Life can seem hard and unfair. And maybe it is. I’m sure most people know that feeling of losing all hope, that horrible sensation of watching your life fall apart while knowing there is nothing you can do about it.
Well, in this blogpost I will tell you how I found a way to turn things around. And it all started with a blanket.
But first of all, let me just get the formalities out of the way. You’re reading this on http://www.bull-hansen.com and this blogpost was written by Bjørn Andreas Bull-Hansen. Other websites have not been authorised to use this blogpost or the photos. Please share this blogpost in social media in the normal way, but copying this material is a violation of the copyright.
If you’ve read some of my other blogposts, you’ll know that I consider myself to be a Norseman, or a modern Viking if you will. For many years now, I have been living by what I believe is the life philosophy of my heathen Norse ancestors. But it was not always like that. There was a time when things were different. I wouldn’t say that I was lost or confused or anything like that, but when I was a younger man, I didn’t have the mental tools that I have today. And for reasons I will not bother you with, one day I found myself in an extremely difficult situation. I was sitting in my car one winter night, I was cold, hungry, practically homeless and broke, and I knew very well that if I died at that moment, it would probably have taken quite a few days before anyone had noticed. I wasn’t suicidal, but things weren’t exactly going my way, to say the least.
I guess I was just sitting there, in my car, for a long time. I sat there feeling sorry for myself until I got so cold that I started shaking. So I reached out for a blanket that I had in the back seat and wrapped that blanket around me. I believe that blanket used to belong to my dog, an Alsatian called Odin. I didn’t name him that, by the way. He already had that name when I got him. I got him from a shelter, he was a dog nobody wanted and his former owner almost had him put to sleep.
Odin was not with me that night, he died a few years earlier. But his blanket was still in the car.
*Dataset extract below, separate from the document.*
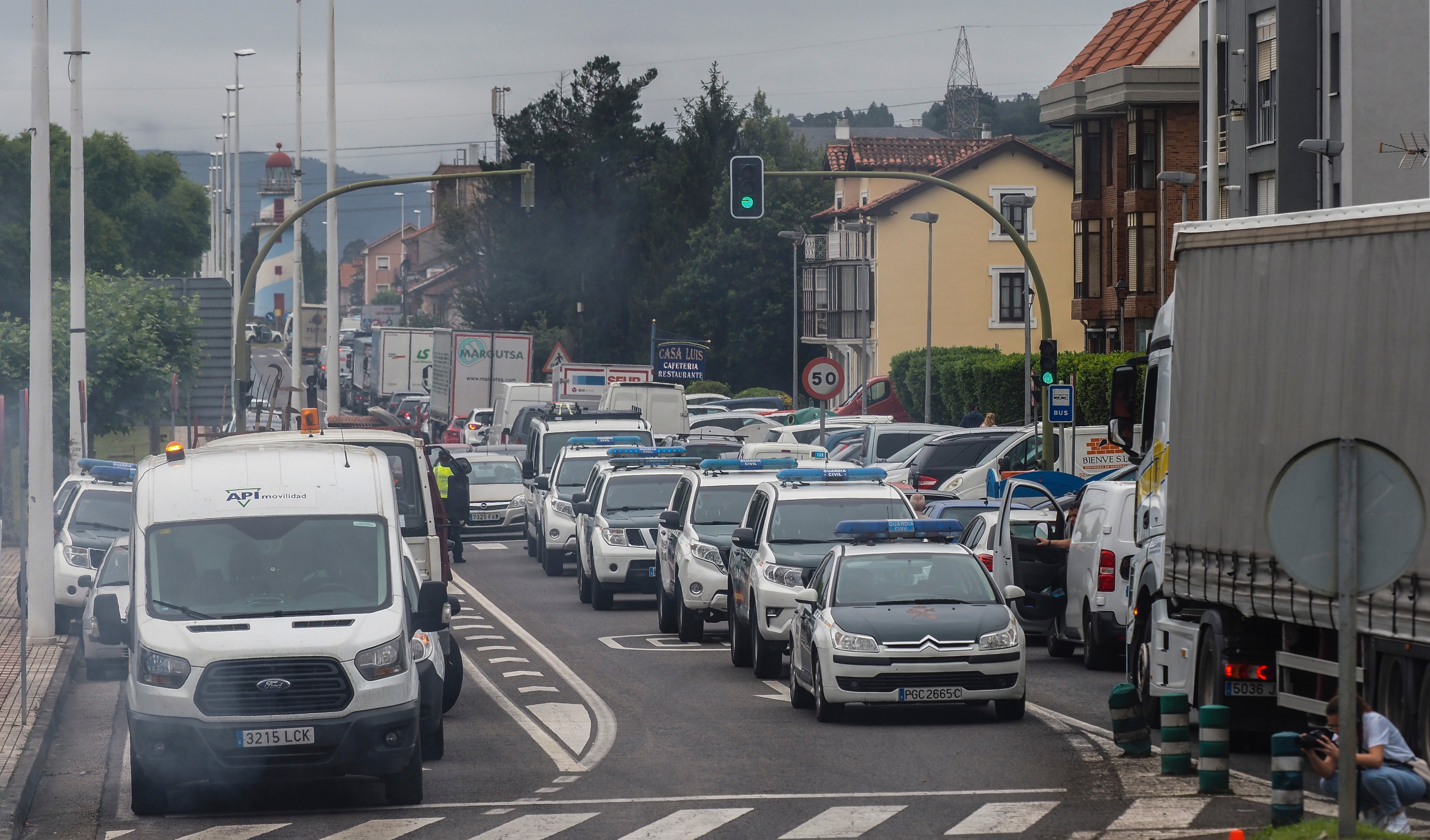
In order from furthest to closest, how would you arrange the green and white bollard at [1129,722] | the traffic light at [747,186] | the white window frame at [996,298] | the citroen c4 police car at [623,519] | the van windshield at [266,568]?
the white window frame at [996,298], the traffic light at [747,186], the citroen c4 police car at [623,519], the green and white bollard at [1129,722], the van windshield at [266,568]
And now that blanket made me warm. But something else happened too. I got this idea in my head that since I could improve my situation simply by wrapping this blanket around me, I do actually have the power to change my life for the better. I started asking myself: Is there something more I can do to improve my situation?
During the following days, I made a lot of small changes in my life and each of those made things a little bit better. I did not focus on where I wanted to be in life. I only focused on the improvements. I picked up the phone and called a few people. I started writing from 4 AM to increase my working hours. I looked into education in mental therapy. And day by day, my life improved. My life was far from perfect, it isn’t now and it probably never will be. But the philosophy of improvement keeps me moving forward and even though I am focused on my goals, I am even more focused on the process that will get me there.
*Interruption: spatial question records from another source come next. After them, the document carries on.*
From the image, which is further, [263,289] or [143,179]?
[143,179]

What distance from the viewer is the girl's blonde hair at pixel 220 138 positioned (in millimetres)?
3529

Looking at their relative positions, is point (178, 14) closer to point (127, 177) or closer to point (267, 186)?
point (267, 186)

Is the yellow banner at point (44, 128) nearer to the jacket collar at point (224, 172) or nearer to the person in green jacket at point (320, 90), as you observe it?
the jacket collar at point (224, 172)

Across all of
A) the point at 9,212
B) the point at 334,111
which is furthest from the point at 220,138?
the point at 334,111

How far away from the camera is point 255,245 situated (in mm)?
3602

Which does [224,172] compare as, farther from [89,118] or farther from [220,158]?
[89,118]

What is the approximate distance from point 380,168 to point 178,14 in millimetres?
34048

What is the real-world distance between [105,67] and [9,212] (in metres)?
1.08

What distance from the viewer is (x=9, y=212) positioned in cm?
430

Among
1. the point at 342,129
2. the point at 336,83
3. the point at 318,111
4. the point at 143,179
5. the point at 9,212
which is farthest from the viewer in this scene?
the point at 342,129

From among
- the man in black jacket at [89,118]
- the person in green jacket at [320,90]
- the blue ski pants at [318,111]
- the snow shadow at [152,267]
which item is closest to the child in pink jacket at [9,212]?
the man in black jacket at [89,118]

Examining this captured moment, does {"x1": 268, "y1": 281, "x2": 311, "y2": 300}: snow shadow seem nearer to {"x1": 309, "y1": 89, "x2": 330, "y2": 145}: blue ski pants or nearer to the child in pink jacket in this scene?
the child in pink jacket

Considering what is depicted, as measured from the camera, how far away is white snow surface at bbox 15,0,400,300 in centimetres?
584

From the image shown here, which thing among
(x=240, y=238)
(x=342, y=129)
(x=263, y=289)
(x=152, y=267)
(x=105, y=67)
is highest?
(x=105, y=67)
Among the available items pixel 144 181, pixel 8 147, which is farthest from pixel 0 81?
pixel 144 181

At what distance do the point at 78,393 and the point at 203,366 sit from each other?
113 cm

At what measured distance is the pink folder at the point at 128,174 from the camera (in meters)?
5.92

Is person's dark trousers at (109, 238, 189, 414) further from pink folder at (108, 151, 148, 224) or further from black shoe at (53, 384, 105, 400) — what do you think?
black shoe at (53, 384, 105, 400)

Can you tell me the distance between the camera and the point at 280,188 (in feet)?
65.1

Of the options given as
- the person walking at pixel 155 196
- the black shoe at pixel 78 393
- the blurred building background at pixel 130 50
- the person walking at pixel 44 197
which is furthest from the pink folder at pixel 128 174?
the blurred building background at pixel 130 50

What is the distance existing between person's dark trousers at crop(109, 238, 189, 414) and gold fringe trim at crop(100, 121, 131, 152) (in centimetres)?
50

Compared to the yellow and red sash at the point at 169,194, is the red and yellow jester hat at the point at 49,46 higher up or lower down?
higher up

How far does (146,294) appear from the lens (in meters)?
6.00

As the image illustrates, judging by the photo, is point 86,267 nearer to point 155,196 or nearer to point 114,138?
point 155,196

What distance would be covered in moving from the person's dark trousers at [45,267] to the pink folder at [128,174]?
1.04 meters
Because it really is about the process and I find that people who are happy and often successful are much more concerned about the process than anything else. My powerlifting coach Mike Tuchscherer always stressed that the process is more important than the kgs lifted. In other words, the journey is more important than the destination. If you focus more on the journey than the destination, you are not only more likely to reach your destination, you will also be a more successful traveller. This is why I define success as a mindset and I disagree with those who measure success by money, fame and such things. The way I see it, you will be successful from the moment you decide to be. You can actually be successful right now. Look around you. Is there something you can do to improve your situation just a little bit? Do that and do it now. Then look for more things you can change, more improvements you can make. Some would say that is the key to success. I would say that such a mindset is in itself success.
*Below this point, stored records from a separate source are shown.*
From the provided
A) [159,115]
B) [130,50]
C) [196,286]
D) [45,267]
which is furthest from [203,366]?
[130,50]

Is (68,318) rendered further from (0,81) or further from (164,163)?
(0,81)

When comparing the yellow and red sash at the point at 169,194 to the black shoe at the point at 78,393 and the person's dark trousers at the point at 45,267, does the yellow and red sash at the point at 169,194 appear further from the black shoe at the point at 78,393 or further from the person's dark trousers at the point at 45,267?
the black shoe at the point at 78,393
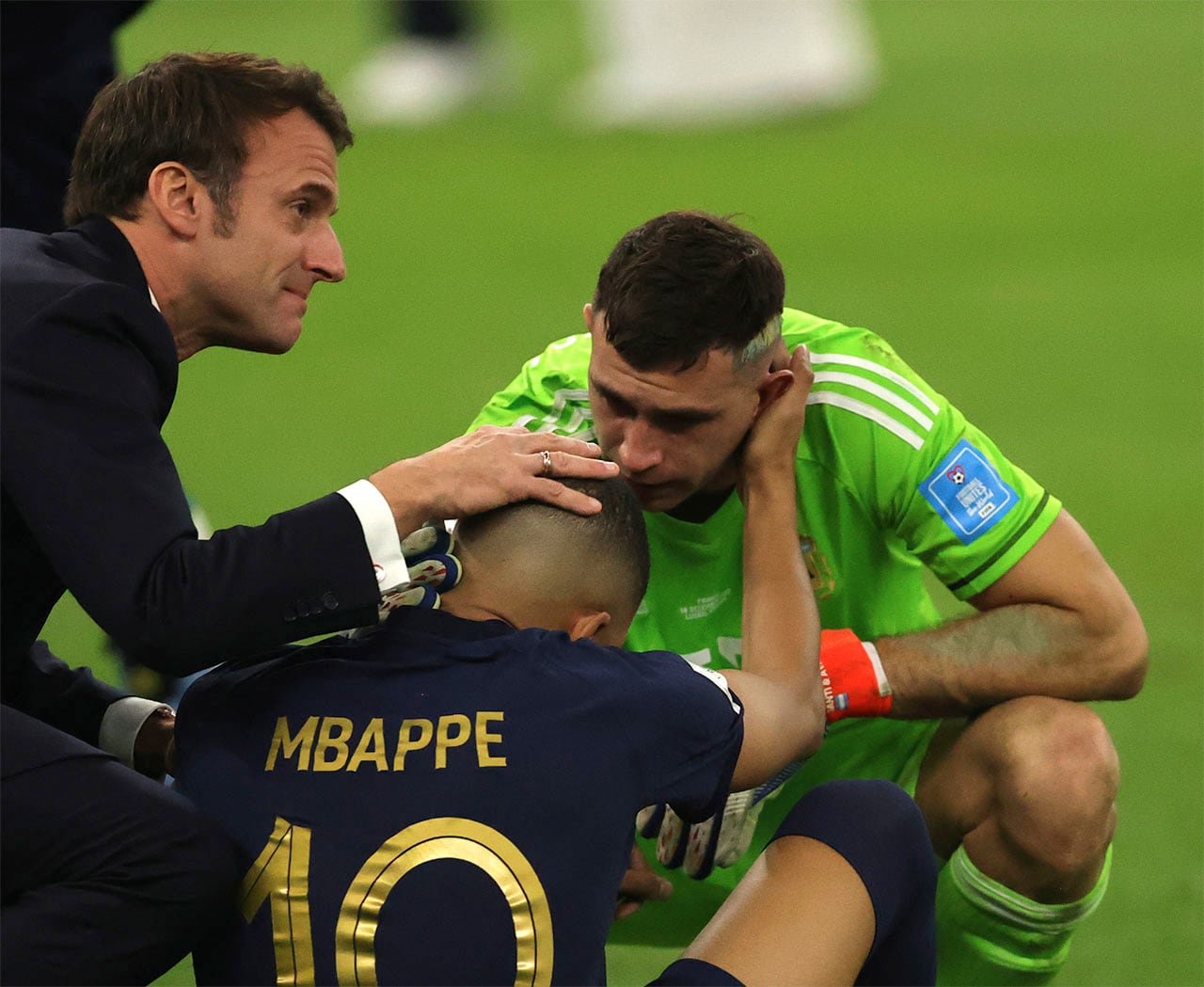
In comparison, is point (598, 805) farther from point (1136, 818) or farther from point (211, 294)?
point (1136, 818)

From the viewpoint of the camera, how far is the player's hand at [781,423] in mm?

I will always remember that day Odin gave me a blanket. That the Norse king of the Aesir, the Allfather who sits in Valhalla, is also called Odin, is a coincidence. But sometimes it makes me wonder if there was a meaning behind it all. I am not a religious person myself, but the Norse belief system Ásatru is very close to my heart. It’s tempting to think that the Allfather decided it was time that I took my destiny in my own hands that night in the car.